Interviewing and Next Steps

After formally applying, you may be invited to a recruitment weekend. Typically, this takes place in early February. The purpose of this weekend is for you and your potential advisors and their lab members to meet each other “face-to-face” and help both you and your potential advisors determine if joining this program would be mutually beneficial. In other words, not only that you would be a valuable member of a research lab, but that the research lab would be a valuable group for you to join. Think of this weekend as a two-way interview: you are interviewing us as much as we are interviewing you.

Deciding if our program is a good match goes beyond scientific compatibility. The recruitment weekend is an opportunity for you to ask many questions about what it is like to be a graduate student in your potential advisors’ labs, in our PhD program, and at the university. What you learn will help you to decide if you want to enroll in our program should you be admitted.

During this weekend you will have one-on-one and group meetings with multiple faculty and current graduate students in the field. You will also take tours of the lab facilities and the wider campus. There may also be opportunities to see what the larger town is like since that is where you will be living for years. We try to host you with current graduate students so you have plenty of time to pick their brains.

The faculty decide whom to admit. After recruitment weekend, faculty meet to discuss which candidates are to be accepted to the program. This meeting is beyond your control; you may be granted or denied admittance. Many factors come into play that may prevent your admission that have little to do with your qualifications as a candidate. For example, the program is only able to admit a finite number of applicants due to resource and funding limitations, and faculty with fewer graduate advisees may be given priority to recruit over faculty who have nearly full labs. A particular faculty member may not be accepting any new students for that year.

You decide whether to accept admittance. If you have been admitted and invited to join the program, you will have to make a very significant life decision as to whether or not you will accept the offer. If there is enough time before the decision deadline, you may still communicate with your potential advisors along with other faculty members and students in our program to address any lingering questions to help you make the right decision.

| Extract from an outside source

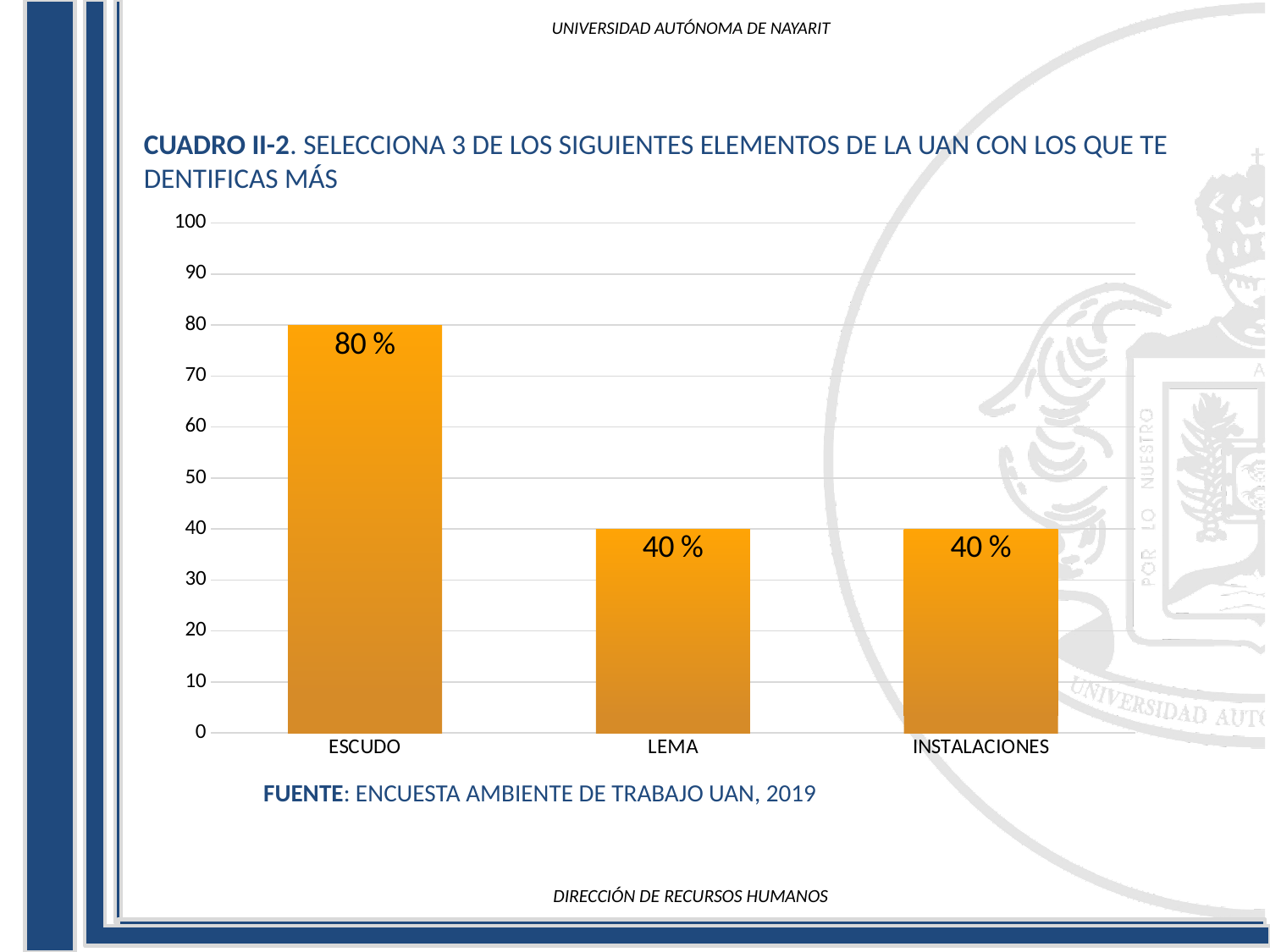
What is the value for LEMA? 40 % What kind of chart is shown on the slide? bar chart What is the difference between the values for ESCUDO and LEMA? 40 % What is the source cited below the chart? ENCUESTA AMBIENTE DE TRABAJO UAN, 2019 Is the value for LEMA greater or less than 50? less What is the value for ESCUDO? 80 % Is the value for ESCUDO greater or less than 70? greater How many categories are shown on the x axis? 3 Which category has the highest value? ESCUDO What is the maximum value shown on the y axis? 100 What is the value for INSTALACIONES? 40 % Which is larger, the value for ESCUDO or the value for INSTALACIONES? ESCUDO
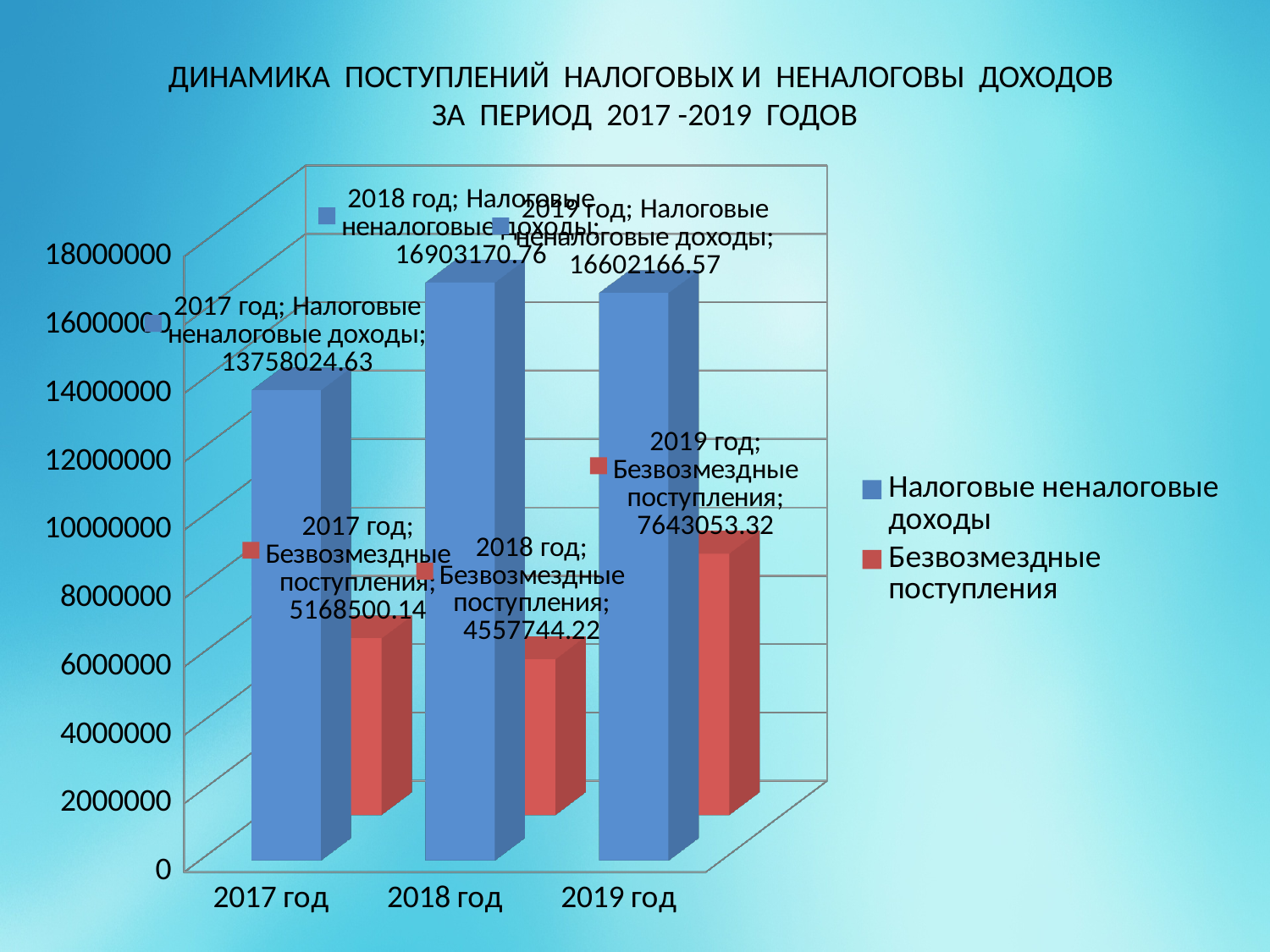
What kind of chart is shown on the slide? bar chart How many series does the legend list? 2 What is the difference between Налоговые неналоговые доходы in 2018 год and 2019 год? 301004.19 What is the value of Безвозмездные поступления for 2018 год? 4557744.22 How many years are shown on the x axis? 3 In which year is Безвозмездные поступления the lowest? 2018 год What is the value of Налоговые неналоговые доходы for 2017 год? 13758024.63 What is the value of Безвозмездные поступления for 2019 год? 7643053.32 Is the value of Налоговые неналоговые доходы for 2019 год greater or less than 16000000? greater Which is larger: Безвозмездные поступления in 2017 год or in 2019 год? 2019 год What is the difference between Безвозмездные поступления in 2019 год and 2017 год? 2474553.18 In which year is Налоговые неналоговые доходы the highest? 2018 год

Funding and the First Year of Our Program

Unlike other professional schools, PhD programs typically pay all of your graduate school tuition and provide health insurance, as well as a modest stipend for living expenses.  Thus, it is possible for you to complete the PhD without going into debt. Selected applicants are guaranteed financial support for at least 5 years, and often until graduation. This support comes from a university fellowship in the first or second semester or if funding permits the first full academic year, and then for the remaining period from a combination of graduate research assistantships (supported by faculty grants), teaching assistantships, and additional fellowships for which you would apply. The amount of funding available in the lab that you eventually join will influence how many semesters you might be supported on graduate research assistantships versus teaching assistantships. Applicants can also apply for outside sources of funding (e.g., NSF GRFP, NIH NRSA). If funding from fellowships and graduate research assistantships is not available after a student’s first year, teaching assistantships will be offered and students may thus gain several semesters of teaching experience. All students are expected to gain at least one semester of teaching experience (usually as a teaching assistant) before the completion of the program. This is an important part of your training, as many graduates of our program have gone on to take positions that require at least some teaching and science communication.